The IBM approach yielded measurements that we found to be logically related to one another. Specifically, organizations have significantly higher current capability in intermediate analytics competencies (TI and DG), the higher their capability in basic analytics competencies (IF). Variation in current capability in advanced analytics competencies (AO) is more significantly linked to variation in current capabilities in TI and DG, rather than in IF. Combining the results suggests that the effect of IF on AO is indirect.

The measurements were also found to have had some internal value in predicting whether clients responded to IBM marketing efforts by purchasing IBM products in the near future, thus making the measurements potentially useful in guiding future marketing efforts. Specifically, the results showed that firms that have higher current levels of analytics capabilities are more likely to invest in analytics. Firms that are larger and located in less competitive (more profitable) industries are also more likely to invest in analytics. These results suggest that firms tend to build on their analytics capabilities, since they have likely already experienced the value of their past investments. Interestingly, no relationship between analytics investment and organizational slack was found at the firm level.
--
(Work to be completed):
Decide whether each statement below agrees with the IBM analytics excerpt above. Answer yes or no for each, quoting the words of the excerpt that decide it.
(a) Firms in more competitive industries are more likely to invest in analytics.
(b) Current capability in advanced analytics competencies varies more closely with intermediate competencies than with basic ones.
(c) A relationship between analytics investment and organizational slack was found at the firm level.

(Dataset content):
--
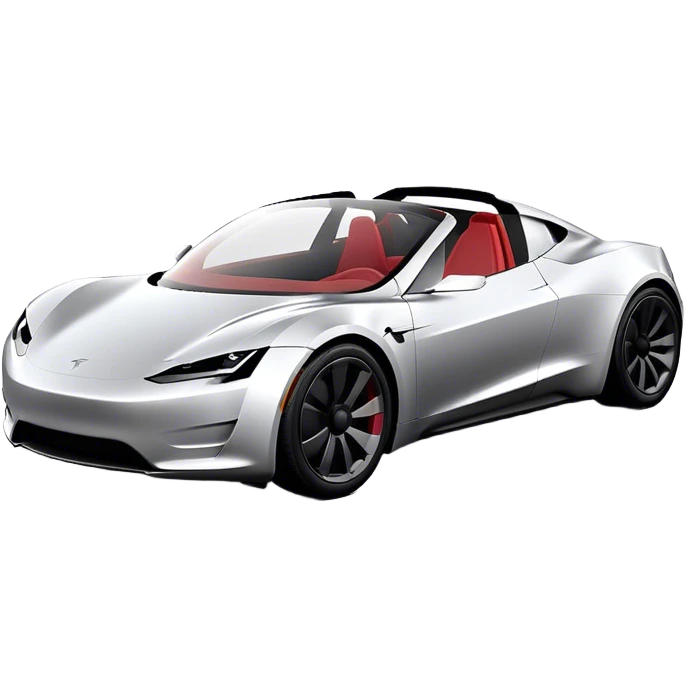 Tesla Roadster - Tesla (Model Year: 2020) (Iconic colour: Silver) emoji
--
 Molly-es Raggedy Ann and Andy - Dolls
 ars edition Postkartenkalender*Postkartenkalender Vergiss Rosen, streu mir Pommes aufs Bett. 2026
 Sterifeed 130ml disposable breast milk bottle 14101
--
(Answer box):
(a) No: "Firms that are larger and located in less competitive (more profitable) industries are also more likely to invest in analytics."
(b) Yes: "Variation in current capability in advanced analytics competencies (AO) is more significantly linked to variation in current capabilities in TI and DG, rather than in IF."
(c) No: "no relationship between analytics investment and organizational slack was found at the firm level."